Any citizen can complain simply by completing the dedicated form on the website.

=== Authorizations and declarations ===
The broadcasting decree of February 27, 2003, divides the audiovisual industry into three categories, according to the jobs performed and the particular responsibilities inherent in them:

- The service publisher is the legal entity that assumes editorial responsibility for one or more broadcasting services, to broadcast them or have them broadcast. These publishers, who are subject to an authorization system, are concerned by content-related provisions (public right to information, transparency and safeguarding of pluralism of supply, respect for human dignity and protection of minors, advertising communication, contribution to audiovisual production, broadcasting quotas for works, in particular);
- service distributor: this is the legal entity that makes one or more broadcasting services available to the public by any means whatsoever, including terrestrial, satellite, or cable. A declaratory regime applies. Its regulatory obligations relating to transparency and pluralism (the exercise of any significant position that would undermine the public's freedom of access to a pluralistic offering in broadcasting services), contribution to the production of audiovisual works, basic offering and "must carry", conditional access, in particular;
- network operator: any legal entity that carries out the technical operations of a broadcasting network required for the transmission and broadcasting of broadcasting services to the public. A declaratory regime applies. Its obligations concern access to networks and the competitive situation (determination of relevant markets and operators with significant market power; special rules for radio frequencies).
One of the main missions of the authorization and control board is to authorize private service publishers and the use of radio frequencies. Since the adoption of the broadcasting decree of February 27, 2003, the CSA has authorized 26 television broadcasting services and 28 non-FM radio broadcasting services. After verification of compliance with regulatory conditions, acknowledgments of receipt of declarations of activity for 16 service distributors and 13 network operators were sent to the parties concerned.

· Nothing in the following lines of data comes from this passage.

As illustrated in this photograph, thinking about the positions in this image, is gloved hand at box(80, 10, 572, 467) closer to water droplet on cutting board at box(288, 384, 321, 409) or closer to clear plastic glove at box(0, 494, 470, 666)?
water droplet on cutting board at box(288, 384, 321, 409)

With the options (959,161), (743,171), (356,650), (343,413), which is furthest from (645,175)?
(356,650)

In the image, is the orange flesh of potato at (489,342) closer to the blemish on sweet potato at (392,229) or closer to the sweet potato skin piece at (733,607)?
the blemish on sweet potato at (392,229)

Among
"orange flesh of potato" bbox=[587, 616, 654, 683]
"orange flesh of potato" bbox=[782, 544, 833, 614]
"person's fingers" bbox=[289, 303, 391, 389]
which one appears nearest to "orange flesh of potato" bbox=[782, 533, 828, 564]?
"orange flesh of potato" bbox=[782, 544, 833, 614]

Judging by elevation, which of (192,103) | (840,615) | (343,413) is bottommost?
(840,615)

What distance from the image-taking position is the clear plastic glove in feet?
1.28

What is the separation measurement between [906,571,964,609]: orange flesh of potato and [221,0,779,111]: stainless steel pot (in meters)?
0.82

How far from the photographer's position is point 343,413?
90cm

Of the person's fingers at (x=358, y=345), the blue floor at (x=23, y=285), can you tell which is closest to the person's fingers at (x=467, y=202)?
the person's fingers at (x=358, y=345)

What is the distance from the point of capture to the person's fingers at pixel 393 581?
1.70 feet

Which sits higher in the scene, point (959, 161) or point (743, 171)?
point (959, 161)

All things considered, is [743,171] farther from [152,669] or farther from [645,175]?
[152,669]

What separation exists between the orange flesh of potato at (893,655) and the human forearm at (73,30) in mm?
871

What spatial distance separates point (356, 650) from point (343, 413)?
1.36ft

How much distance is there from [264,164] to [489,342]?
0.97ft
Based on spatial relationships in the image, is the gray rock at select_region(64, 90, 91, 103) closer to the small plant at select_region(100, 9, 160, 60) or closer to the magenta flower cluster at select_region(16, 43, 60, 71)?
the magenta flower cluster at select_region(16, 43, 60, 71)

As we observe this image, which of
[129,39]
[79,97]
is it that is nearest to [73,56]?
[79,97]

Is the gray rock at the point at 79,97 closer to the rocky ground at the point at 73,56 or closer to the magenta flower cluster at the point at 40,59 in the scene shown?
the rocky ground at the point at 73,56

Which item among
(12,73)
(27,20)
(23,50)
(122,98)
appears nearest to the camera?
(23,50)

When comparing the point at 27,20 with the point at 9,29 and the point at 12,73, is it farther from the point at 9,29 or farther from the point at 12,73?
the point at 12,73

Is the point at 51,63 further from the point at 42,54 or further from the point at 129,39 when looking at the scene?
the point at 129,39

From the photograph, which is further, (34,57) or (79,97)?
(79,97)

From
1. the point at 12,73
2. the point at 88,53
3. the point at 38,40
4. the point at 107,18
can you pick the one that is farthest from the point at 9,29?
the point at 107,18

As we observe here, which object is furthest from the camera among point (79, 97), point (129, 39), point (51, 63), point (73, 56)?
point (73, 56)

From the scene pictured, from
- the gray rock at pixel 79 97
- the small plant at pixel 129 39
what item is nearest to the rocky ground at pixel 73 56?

In addition the authorization and control board is responsible for issuing an opinion before the authorization, by the government of the French community, of local television stations (of which there are 12) and on any draft agreement to be concluded between the government and publishers, whether public or private (in the case of private publishers, this concerns the agreement governing their contribution to the production of audiovisual works, and in the case of public publishers, their management contract).

=== The CSA's powers of control and sanction ===
At least once a year the Authorization and Control Board is responsible for ensuring that private and public broadcasters comply with their regulatory and contractual obligations. The same applies to service distributors.

In addition to this recurrent control, the CSA notes any violation of the decree on audiovisual media services and video-sharing platforms, broadcasting regulations and agreements and, in the event of infringement, pronounces an administrative sanction ranging from a warning to the withdrawal of authorization, including a financial penalty and the publication of a press release describing the infringement.